***** Document segment

Very curious to hear your thoughts.  I know I'm having to focus a lot more on French and German at the moment, due to having students enrolled in elementary levels at the drug rehab center where I teach and those certainly will receive first priority in the coming months, but I am tempted to learn at least the reading rudiments of at least one other, so comments might sway me a bit here.


Fish Monkey said...

1. I think Russian would be difficult to learn, because of the declensions and perfective/imperfective verbs. It will also fit your 2. and 3.

I would like to learn Spanish or Portuguese, because I do like Romance languages a lot. Spanish would be handy, but Portuguese sounds very appealing to my ear, and the pronunciation seems most intuitive to me.

Jen said...

1. Hearsay: Russian (an American friend of mine learned it recently).
Experience and bias: Romanian. Compared to what I know of the other Romance languages, the grammar is horrible and full of exceptions.

2 and 3. No idea, honestly. Personally I'd go for Spanish and French.

4. I'm trying to polish my French and I'll go for German next if I have time and don't get bored. But it's for personal reasons (friends), not literary.

Ian Sales said...

1. Vietnamese, or perhaps Finnish or Estonian.

2. Arabic, possibly - since it encompasses the works of many different countries and historical periods.

3. Romanian - they've translated and published two of my blog posts, and are currently advertising a Romanian steampunk anthology.

Ian Sales said...

Oops. Missed off the last question:

4. Hindi - because I'm drawn to the script. Or Hebrew, because it's a Semitic language like Arabic. Or Swedish, because I like many elements of Scandinavian culture...

Lsrry said...

Nice responses so far! Having had two years of college Latin (and progressing up to translating a couple books of the Æneid), the declension part makes perfect sense to me. The biaspectual verbs, however, that might be a problem (I know that's the tricky part with the little Serbian that I've learned over the years), although with some more time/effort, that might make sense.

Romanian grammar, having a textbook on it, is indeed horrible, even worse than French in that regard.

Vietnamese...well, my dad learned a bit of it while he served a tour there in 1967-1968. Finnish might be good for death metal, I suppose ;) Wish I could decipher Arabic script, as that would open up a wealth of poetry to me (I think of Arabic as the language of poetry).

Spanish and Portuguese are both very enjoyable to read and once you learn one, you have already learned 80-90% of the other. Much as I hate to admit it, Portuguese, particularly the Brazilian variety, sounds better than even Caribbean Spanish dialects, which I prefer to speak when communicating in Spanish.

Daniel Ausema said...

Hungarian frequently gets trotted out as at least one of the more difficult languages for an English-speaker to learn. I don't recall at the moment why that specifically.

My younger brother has learned some Russian, and my impression is that it would certainly be up there as well.

I feel for you with your comments on Arabic. I picked up a bit a few years ago, while living in Dearborn and working in the schools there...but that was just oral. I'd watch the parapros write things on the board and just stare at the script and wish I could decipher it.

If I were to learn another language...I'd be tempted with Dutch or even Frisian to honor my ancestry, but it wouldn't be the most practical of choices. Probably Portuguese, though, which would be a quick learn with how similar it is to Spanish, something I could probably teach myself pretty well, if I committed myself to it. I haven't had much luck trying to teach myself a new language in the past, but the only times I've really tried were with spoken Arabic ten years ago and Catalan even earlier, just before I went to Spain (and before I'd heard the lovely Valenciano language, which is quite similar). Teaching myself Portuguese might go more smoothly.

**********
***** Recorded information

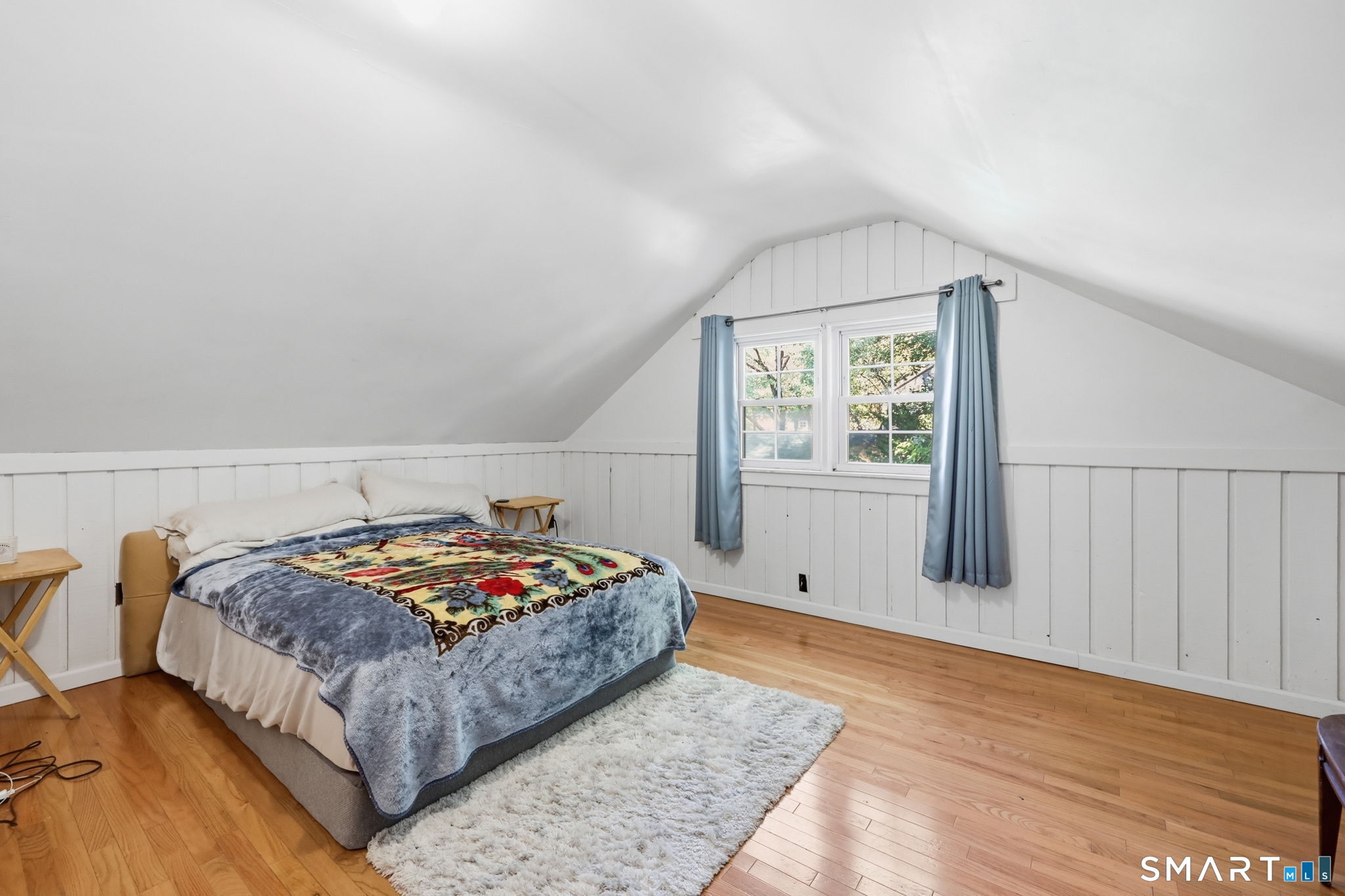 292 Charter Oak Street Manchester CT 06040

**********

Action item.
List each distinct name that introduces a comment in the language-learning comment thread (the names followed by "said...").

Response to the task.
Fish Monkey
Jen
Ian Sales
Lsrry
Daniel Ausema